--- TASK TO CARRY OUT ---
Pick up the report on crude oil prices after its last sentence and carry it forward.

--- DOCUMENT TEXT ---
By Barani Krishnan
Investing.com - Iran and oil's war worries have to wait. Attention is back to China and the trade war.
Crude futures rowed back much of Friday's early gains that would have made it a four-day winning streak for the bulls as China’s state-run media expressed impatience over the trade negotiations after Huawei and other Chinese companies were shown the door from the U.S. market.
West Texas Intermediate futures, the benchmark for U.S. crude, settled down 11 cents, or 0.2%, at $62.75 per barrel. It hit a two-week high of $63.64 earlier on fears that a new war might break out in the Persian Gulf after Saudi Arabia accused Iran of sabotaging the kingdom's oil infrastructure.
Iran, officially barred from selling its crude under U.S. sanctions, had previously warned other oil exporters of "consequences" for supporting the action by President Donald Trump. But it denies charges of trying to sabotage Saudi oil facilities through its Houthi rebel allies, who have claimed responsibility for the attacks.
London Brent futures, the global benchmark for oil, slid by 48 cents, or 0.7%, to $72.14 per barrel by 2:42 PM ET (18:42 GMT).
In spite of the pullback from Friday's highs, WTI still ended the week up 1.8%. While it is down 2% on the month, year-to-date it shows a 38% gain.
Brent is up 2.2% on the week, 0.2% on the month and 34% on the year.

--- SUPPLIED RECORDS ---
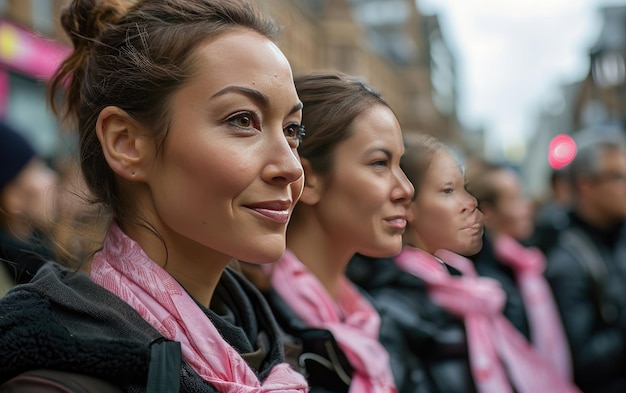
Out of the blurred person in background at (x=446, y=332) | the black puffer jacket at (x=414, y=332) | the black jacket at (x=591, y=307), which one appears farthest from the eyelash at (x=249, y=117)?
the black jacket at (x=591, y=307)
* * *
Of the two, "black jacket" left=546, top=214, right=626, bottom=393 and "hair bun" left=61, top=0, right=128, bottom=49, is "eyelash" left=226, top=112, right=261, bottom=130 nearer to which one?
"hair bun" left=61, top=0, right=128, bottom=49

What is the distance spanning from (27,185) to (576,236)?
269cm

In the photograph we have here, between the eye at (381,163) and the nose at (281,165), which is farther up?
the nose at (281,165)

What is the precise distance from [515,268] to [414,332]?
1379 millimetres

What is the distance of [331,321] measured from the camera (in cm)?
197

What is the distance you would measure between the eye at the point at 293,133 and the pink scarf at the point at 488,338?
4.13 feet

--- YOUR RESPONSE ---
Oil turned direction after Taoran Notes, a pro-government WeChat blog run by China's state-owned Economic Daily, said it was "meaningless" for Chinese officials to meet with their American counterparts when Washington wasn't showing any sincerity for the welfare of Chinese commerce in striking a trade deal.
The comments, just one day after the White House excluded Huawei and other Chinese companies from the U.S. market, are a turn in rhetoric for China, which had previously been patient and hopeful on a deal being reached.
Market participants also became less bullish after media reports quoted senior Trump administration officials as saying the president actually had no wish to push the U.S. into a war with the Islamic Republic.
"I am not a believer in the 'Middle East Tension' story as I have been numbed in my years on this, and the addition of Trump into the picture only makes it seem worse," said Olivier Jakob at PetroMatrix, an oil consultancy in Zug, Switzerland.
"The chances of conflict to me are still very low, which tells me not to embrace this rally as it's too news-driven," Jakob said.
Oil prices did get some support from a drop in the U.S. oil rig count to 14-month lows.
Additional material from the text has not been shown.